(Collected data)
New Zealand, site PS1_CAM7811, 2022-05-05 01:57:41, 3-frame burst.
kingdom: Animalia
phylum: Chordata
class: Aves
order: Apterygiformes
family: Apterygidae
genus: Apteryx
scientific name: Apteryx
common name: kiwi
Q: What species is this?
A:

■ WORK INSTRUCTIONS
Take the entries above and transcribe them exactly.

■ WRITTEN RESPONSE
New Zealand, site PS1_CAM7811, 2022-05-05 01:57:41, 3-frame burst.
kingdom: Animalia
phylum: Chordata
class: Aves
order: Apterygiformes
family: Apterygidae
genus: Apteryx
scientific name: Apteryx
common name: kiwi
Q: What species is this?
A:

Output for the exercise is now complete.